Do this:
Provide the data again in its entirety, exactly as given.

Listed records:
※ ※ ※
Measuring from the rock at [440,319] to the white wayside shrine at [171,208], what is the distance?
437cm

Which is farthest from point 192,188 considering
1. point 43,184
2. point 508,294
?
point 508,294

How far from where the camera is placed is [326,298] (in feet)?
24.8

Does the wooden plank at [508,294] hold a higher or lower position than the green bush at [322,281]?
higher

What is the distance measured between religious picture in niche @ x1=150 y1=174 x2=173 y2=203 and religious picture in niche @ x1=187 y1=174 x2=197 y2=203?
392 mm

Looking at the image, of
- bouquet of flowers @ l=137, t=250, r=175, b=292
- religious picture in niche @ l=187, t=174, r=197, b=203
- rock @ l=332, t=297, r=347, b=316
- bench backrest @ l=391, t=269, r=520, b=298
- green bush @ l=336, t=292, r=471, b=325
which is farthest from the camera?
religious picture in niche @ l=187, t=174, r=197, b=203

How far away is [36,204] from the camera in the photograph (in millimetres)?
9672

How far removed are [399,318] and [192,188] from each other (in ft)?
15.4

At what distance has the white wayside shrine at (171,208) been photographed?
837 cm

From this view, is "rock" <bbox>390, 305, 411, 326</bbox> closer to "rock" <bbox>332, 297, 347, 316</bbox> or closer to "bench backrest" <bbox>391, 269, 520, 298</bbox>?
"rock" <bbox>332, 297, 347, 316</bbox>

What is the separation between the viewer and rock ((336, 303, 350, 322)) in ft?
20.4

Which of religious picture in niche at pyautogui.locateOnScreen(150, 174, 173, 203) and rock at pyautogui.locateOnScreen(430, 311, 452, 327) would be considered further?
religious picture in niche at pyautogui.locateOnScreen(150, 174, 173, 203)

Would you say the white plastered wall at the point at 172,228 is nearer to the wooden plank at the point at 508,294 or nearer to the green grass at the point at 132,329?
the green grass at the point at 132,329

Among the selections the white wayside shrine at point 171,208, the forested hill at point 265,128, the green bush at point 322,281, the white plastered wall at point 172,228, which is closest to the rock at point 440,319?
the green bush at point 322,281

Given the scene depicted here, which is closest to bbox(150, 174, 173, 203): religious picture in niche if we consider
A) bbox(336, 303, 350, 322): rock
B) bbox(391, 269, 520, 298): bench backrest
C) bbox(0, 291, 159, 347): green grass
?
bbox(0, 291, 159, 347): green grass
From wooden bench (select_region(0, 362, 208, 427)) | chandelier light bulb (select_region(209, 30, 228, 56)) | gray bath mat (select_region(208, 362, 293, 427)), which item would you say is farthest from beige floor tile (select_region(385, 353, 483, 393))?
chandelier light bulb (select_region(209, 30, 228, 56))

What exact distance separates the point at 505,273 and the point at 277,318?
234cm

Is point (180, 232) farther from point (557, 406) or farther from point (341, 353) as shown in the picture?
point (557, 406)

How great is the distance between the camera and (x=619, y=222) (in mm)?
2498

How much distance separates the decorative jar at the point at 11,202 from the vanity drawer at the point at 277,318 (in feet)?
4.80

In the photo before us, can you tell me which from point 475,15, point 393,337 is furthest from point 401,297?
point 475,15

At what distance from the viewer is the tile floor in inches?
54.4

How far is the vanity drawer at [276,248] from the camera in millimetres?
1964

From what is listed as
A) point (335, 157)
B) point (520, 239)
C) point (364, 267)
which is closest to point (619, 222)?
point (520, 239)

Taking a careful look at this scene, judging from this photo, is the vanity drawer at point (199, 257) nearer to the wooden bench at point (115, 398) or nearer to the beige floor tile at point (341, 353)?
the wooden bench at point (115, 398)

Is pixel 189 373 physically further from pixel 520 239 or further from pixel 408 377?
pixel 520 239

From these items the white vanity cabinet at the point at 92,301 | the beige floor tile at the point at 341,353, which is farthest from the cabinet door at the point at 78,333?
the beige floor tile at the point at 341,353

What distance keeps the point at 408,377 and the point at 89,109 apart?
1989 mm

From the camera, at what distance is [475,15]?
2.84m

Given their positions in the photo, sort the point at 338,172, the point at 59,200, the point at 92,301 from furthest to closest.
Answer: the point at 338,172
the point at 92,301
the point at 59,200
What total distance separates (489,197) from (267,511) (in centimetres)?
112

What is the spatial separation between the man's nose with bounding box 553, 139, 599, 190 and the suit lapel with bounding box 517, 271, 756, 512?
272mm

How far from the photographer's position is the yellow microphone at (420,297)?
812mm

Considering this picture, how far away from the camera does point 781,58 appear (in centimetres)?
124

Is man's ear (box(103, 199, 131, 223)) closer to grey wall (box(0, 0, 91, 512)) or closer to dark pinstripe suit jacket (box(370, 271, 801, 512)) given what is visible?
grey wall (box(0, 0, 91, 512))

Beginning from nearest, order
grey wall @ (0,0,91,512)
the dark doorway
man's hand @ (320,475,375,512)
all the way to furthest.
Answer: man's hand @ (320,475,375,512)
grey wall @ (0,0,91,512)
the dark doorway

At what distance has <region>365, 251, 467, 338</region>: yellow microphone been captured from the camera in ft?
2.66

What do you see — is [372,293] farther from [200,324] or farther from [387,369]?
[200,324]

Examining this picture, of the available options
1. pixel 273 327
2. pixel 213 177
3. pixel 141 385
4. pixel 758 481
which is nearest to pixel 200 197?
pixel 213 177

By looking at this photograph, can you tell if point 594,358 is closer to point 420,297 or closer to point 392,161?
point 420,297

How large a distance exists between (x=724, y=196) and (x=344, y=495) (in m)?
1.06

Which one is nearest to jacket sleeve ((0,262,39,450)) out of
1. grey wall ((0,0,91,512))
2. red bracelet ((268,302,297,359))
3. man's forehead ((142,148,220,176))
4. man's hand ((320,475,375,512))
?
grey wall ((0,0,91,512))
※ ※ ※
Completed task:
Measuring from the rock at [440,319] to the white wayside shrine at [171,208], what is the distance?
437cm

Which is farthest from point 192,188 considering
1. point 43,184
2. point 508,294
?
point 508,294

How far from where the camera is placed is [326,298] (in feet)?
24.8

Does the wooden plank at [508,294] hold a higher or lower position than the green bush at [322,281]?
higher

What is the distance measured between religious picture in niche @ x1=150 y1=174 x2=173 y2=203 and religious picture in niche @ x1=187 y1=174 x2=197 y2=203?
392 mm

Looking at the image, of
- bouquet of flowers @ l=137, t=250, r=175, b=292
- religious picture in niche @ l=187, t=174, r=197, b=203
- rock @ l=332, t=297, r=347, b=316
- bench backrest @ l=391, t=269, r=520, b=298
- green bush @ l=336, t=292, r=471, b=325
which is farthest from the camera?
religious picture in niche @ l=187, t=174, r=197, b=203

How far away is [36,204] from the camera in the photograph (in millimetres)?
9672

How far removed are [399,318] and [192,188] from each other (in ft)?
15.4

At what distance has the white wayside shrine at (171,208) been photographed?
837 cm

From this view, is "rock" <bbox>390, 305, 411, 326</bbox> closer to "rock" <bbox>332, 297, 347, 316</bbox> or closer to "bench backrest" <bbox>391, 269, 520, 298</bbox>?
"rock" <bbox>332, 297, 347, 316</bbox>

What is the separation between the viewer and rock ((336, 303, 350, 322)) in ft?
20.4

Which of religious picture in niche at pyautogui.locateOnScreen(150, 174, 173, 203) and rock at pyautogui.locateOnScreen(430, 311, 452, 327) would be considered further?
religious picture in niche at pyautogui.locateOnScreen(150, 174, 173, 203)

Would you say the white plastered wall at the point at 172,228 is nearer to the wooden plank at the point at 508,294 or nearer to the green grass at the point at 132,329?
the green grass at the point at 132,329

Among the selections the white wayside shrine at point 171,208, the forested hill at point 265,128, the green bush at point 322,281, the white plastered wall at point 172,228, which is closest to the rock at point 440,319?
the green bush at point 322,281

Given the scene depicted here, which is closest to bbox(150, 174, 173, 203): religious picture in niche if we consider
A) bbox(336, 303, 350, 322): rock
B) bbox(391, 269, 520, 298): bench backrest
C) bbox(0, 291, 159, 347): green grass
?
bbox(0, 291, 159, 347): green grass
From wooden bench (select_region(0, 362, 208, 427)) | chandelier light bulb (select_region(209, 30, 228, 56)) | gray bath mat (select_region(208, 362, 293, 427)), which item would you say is farthest from beige floor tile (select_region(385, 353, 483, 393))?
chandelier light bulb (select_region(209, 30, 228, 56))

What exact distance separates the point at 505,273 and the point at 277,318?
234cm

Is point (180, 232) farther from point (557, 406) or farther from point (341, 353) as shown in the picture?
point (557, 406)

How great is the distance between the camera and (x=619, y=222) (in mm)?
2498

How much distance separates the decorative jar at the point at 11,202 from the vanity drawer at the point at 277,318 (in feet)?
4.80

In the photo before us, can you tell me which from point 475,15, point 393,337 is furthest from point 401,297?
point 475,15

At what distance from the viewer is the tile floor in inches?
54.4

How far is the vanity drawer at [276,248] from the camera in millimetres?
1964

From what is listed as
A) point (335, 157)
B) point (520, 239)
C) point (364, 267)
which is closest to point (619, 222)?
point (520, 239)

Taking a careful look at this scene, judging from this photo, is the vanity drawer at point (199, 257) nearer to the wooden bench at point (115, 398) or nearer to the beige floor tile at point (341, 353)?
the wooden bench at point (115, 398)

Is pixel 189 373 physically further from pixel 520 239 or further from pixel 408 377?
pixel 520 239

From these items the white vanity cabinet at the point at 92,301 | the beige floor tile at the point at 341,353, which is farthest from the cabinet door at the point at 78,333?
the beige floor tile at the point at 341,353

What distance keeps the point at 408,377 and the point at 89,109 apart?
1989 mm

From the camera, at what distance is [475,15]?
2.84m

Given their positions in the photo, sort the point at 338,172, the point at 59,200, the point at 92,301 from furthest to closest.
Answer: the point at 338,172
the point at 92,301
the point at 59,200
What total distance separates (489,197) from (267,511) (in centimetres)?
112

What is the spatial separation between the man's nose with bounding box 553, 139, 599, 190 and the suit lapel with bounding box 517, 271, 756, 512?
272mm

How far from the photographer's position is the yellow microphone at (420,297)?
812mm

Considering this picture, how far away from the camera does point 781,58 appear (in centimetres)?
124

Is man's ear (box(103, 199, 131, 223)) closer to grey wall (box(0, 0, 91, 512)) or closer to dark pinstripe suit jacket (box(370, 271, 801, 512)) given what is visible?
grey wall (box(0, 0, 91, 512))

Beginning from nearest, order
grey wall @ (0,0,91,512)
the dark doorway
man's hand @ (320,475,375,512)
all the way to furthest.
Answer: man's hand @ (320,475,375,512)
grey wall @ (0,0,91,512)
the dark doorway

At what distance has <region>365, 251, 467, 338</region>: yellow microphone been captured from the camera in ft?
2.66

What do you see — is [372,293] farther from [200,324] or farther from [387,369]?
[200,324]

Examining this picture, of the available options
1. pixel 273 327
2. pixel 213 177
3. pixel 141 385
4. pixel 758 481
which is nearest to pixel 200 197?
pixel 213 177

By looking at this photograph, can you tell if point 594,358 is closer to point 420,297 or closer to point 392,161?
point 420,297

How large a distance exists between (x=724, y=196) and (x=344, y=495) (in m)?
1.06

Which one is nearest to jacket sleeve ((0,262,39,450)) out of
1. grey wall ((0,0,91,512))
2. red bracelet ((268,302,297,359))
3. man's forehead ((142,148,220,176))
4. man's hand ((320,475,375,512))
?
grey wall ((0,0,91,512))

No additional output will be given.